• [Reading passage]
-=-=-

Boundary Estate 1 – A Brief History
A Brief History of the Boundary Estate:
From Slum to Scheme – The Birth of the Boundary Estate
The Boundary Estate was Britain’s first council estate, raised from the rubble of one of London’s most notorious slums. Here’s a brief history of that slum, and the factors that eventually led to the building of the Boundary Estate.
In 1801 Britain was an embattled island, having spent most of the previous century at war with much of mainland Europe and the fledgling United States, and its financial situation was precarious. The first ever census was carried out, the West India Dock was nearing completion and London was a city of just over 1 million inhabitants. The area that was to become the Boundary Estate was a northern suburb of the city, already heavily built-up around what is now Redchurch Street and Old Nichol Street, and was home to a large artisan and semi-skilled workforce. Just one street north of Old Nichol Street were market gardens, orchards and brick fields.
By 1851 Britain ruled an empire that spanned the globe, and it was the richest and most powerful nation the world had ever seen. As the hub of Empire, London had an insatiable appetite for people and the population had more than doubled to 2.6 million. The former northern suburb was now The Old Nichol, a poor area where families of eight and more were known to live, and sometimes work, in one room, and any tiny open space was used to house costermonger carts or livestock – from chickens to dairy cattle and horses.
Conditions in The Old Nichol had been deteriorating from the 1830s onwards, so that by the 1880s it had become known as the worst slum in London. The rapid growth of the city and the ever expanding unskilled workforce meant that cheap properties within easy reach of the centre of town were highly desirable, even in an area like The Old Nichol. A lack of enforceable housing laws combined with influential property owners, many of whom who were respectable local businessmen and officials and included the Church of England and peers of the realm, meant that little notice was paid to the state of the properties they rented out to the poor. Even though rents were extremely low, the numbers of people paying rent in each dwelling made the owners more money than properties in up-market neighbourhoods like Mayfair. Large families, up to eight people in many cases, lived in one room of the small terraced houses like those illustrated below. Water was from shared taps in insanitary yards, toilets were latrine-like pits, the windows were often broken or the frames rotten, and doors were frequently missing having been used for firewood. The properties were too hot in summer, too cold in winter and damp all year round.

-=-=-

Entries taken from a collection:
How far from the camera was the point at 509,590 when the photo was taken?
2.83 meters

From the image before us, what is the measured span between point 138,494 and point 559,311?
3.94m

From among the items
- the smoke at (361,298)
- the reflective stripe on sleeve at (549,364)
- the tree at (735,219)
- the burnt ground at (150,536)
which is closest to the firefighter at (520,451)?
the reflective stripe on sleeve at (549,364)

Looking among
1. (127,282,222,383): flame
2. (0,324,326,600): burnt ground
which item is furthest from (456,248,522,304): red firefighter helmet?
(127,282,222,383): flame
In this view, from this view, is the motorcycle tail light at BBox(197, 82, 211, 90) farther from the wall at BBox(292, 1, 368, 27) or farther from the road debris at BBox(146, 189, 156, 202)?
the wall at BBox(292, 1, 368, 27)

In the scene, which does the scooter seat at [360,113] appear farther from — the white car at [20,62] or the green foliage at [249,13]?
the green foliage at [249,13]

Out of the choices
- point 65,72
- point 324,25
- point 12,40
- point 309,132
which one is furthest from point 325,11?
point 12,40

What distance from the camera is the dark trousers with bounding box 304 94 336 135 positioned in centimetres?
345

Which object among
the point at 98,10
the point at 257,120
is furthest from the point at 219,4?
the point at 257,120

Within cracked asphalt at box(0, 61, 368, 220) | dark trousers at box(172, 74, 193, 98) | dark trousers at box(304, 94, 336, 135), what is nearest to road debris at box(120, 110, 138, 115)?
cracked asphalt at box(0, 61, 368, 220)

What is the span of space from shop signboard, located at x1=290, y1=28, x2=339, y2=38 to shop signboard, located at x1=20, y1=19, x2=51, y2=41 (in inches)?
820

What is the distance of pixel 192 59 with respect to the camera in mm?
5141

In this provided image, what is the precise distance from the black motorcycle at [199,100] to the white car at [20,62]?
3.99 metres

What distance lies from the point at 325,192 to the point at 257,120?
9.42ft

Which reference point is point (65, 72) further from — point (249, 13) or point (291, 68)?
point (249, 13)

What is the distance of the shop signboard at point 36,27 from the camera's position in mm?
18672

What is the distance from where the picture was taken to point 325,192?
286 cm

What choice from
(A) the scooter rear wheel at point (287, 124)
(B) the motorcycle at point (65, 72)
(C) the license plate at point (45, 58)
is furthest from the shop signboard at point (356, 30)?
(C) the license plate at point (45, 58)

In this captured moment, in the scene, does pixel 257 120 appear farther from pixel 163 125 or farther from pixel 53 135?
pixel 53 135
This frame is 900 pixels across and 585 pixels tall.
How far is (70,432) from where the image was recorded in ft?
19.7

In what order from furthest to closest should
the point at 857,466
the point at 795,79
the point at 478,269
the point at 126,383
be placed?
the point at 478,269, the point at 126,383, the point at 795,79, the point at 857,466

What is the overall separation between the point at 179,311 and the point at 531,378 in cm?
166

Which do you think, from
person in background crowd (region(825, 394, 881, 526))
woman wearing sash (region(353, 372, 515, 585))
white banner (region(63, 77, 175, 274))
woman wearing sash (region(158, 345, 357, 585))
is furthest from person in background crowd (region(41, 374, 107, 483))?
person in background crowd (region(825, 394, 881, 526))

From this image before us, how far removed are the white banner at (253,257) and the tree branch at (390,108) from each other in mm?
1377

-=-=-

• [Exercise objective] Copy the Boundary Estate history between "In 1801 Britain" and "and brick fields.", inclusive, and substitute "clay pits" for "brick fields".

• [Solved problem]
In 1801 Britain was an embattled island, having spent most of the previous century at war with much of mainland Europe and the fledgling United States, and its financial situation was precarious. The first ever census was carried out, the West India Dock was nearing completion and London was a city of just over 1 million inhabitants. The area that was to become the Boundary Estate was a northern suburb of the city, already heavily built-up around what is now Redchurch Street and Old Nichol Street, and was home to a large artisan and semi-skilled workforce. Just one street north of Old Nichol Street were market gardens, orchards and clay pits.